You can't secure what you don't acknowledge.SM

Thursday, May 3, 2012

The funny thing about iPhones & airplane toilets

My Delta co-passengers and I recently had the opportunity to experience a near 1-hour flight delay due to, none other than, some dude dropping his iPhone into the aft toilet on our fancy Boeing 757. I'm not making this up...

Yep, there we were sitting at the gate and this guy comes up to the flight attendants to ask for some help getting his iPhone out of the crapper. Yuck! The captain got involved, and then maintenance, and then all the ensuing paperwork.

This incident reminded me of when the authorities shut down an interstate when some dude is threatening to jump from a bridge above. Imagine the economic impact. Few think about that...But thanks to the ever so brave maintenance man, the passenger ended up getting his "$900" iPhone back. He said he had insurance on it and needed it to be able to get a new one. Reasonable argument I suppose..if you're a hazmat kinda guy.

I feel for the poor sap at AT&T who takes it back not knowing where it's been.

I bring this up because it's a scenario that could very well play out in your enterprise. I'm not so sure that anything could be recovered from a phone after being immersed in a toilet...but you never know, especially if the phone has a Micro SD card for external storage (i.e. BlackBerry & Android-based devices).

Will your employees know what to do in this type of situation? Will it matter if the device is personally-owned versus business-owned? You need to develop a stance on this and integrate into your mobile security policy. Oh, and let everyone know about it. Will you need to enact any sort of incident response procedures or data breach notification (I can hear it now: "Sorry Mr. or Mrs. Customer, We've had a craptacular situation involving your data that you need to know about...").

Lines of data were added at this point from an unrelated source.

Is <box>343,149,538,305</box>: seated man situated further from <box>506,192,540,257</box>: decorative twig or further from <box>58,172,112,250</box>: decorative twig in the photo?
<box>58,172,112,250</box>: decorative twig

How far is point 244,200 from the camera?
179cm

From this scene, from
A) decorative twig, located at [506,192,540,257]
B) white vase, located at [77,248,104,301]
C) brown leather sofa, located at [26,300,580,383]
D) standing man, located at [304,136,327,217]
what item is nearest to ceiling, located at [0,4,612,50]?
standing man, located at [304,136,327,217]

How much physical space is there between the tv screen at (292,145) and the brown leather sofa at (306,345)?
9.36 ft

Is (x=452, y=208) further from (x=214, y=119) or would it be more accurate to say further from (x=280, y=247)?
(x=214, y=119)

It was a funny situation. Crappy jokes aside, this is certainly something to think about for your own business.

1 comment:

  1. A good plan for any mobile device after a failure would be a great idea. While the chance is low to retrieve the data in most cases nothing is impossible. Companies have to realize once a device or hard drive is out of their control they do not know what happens to it. Someone could make a good penny getting blackberry's that used to belong to government employees and selling it to someone who may not be able to crack it now. But with crypto sometimes all you need is time.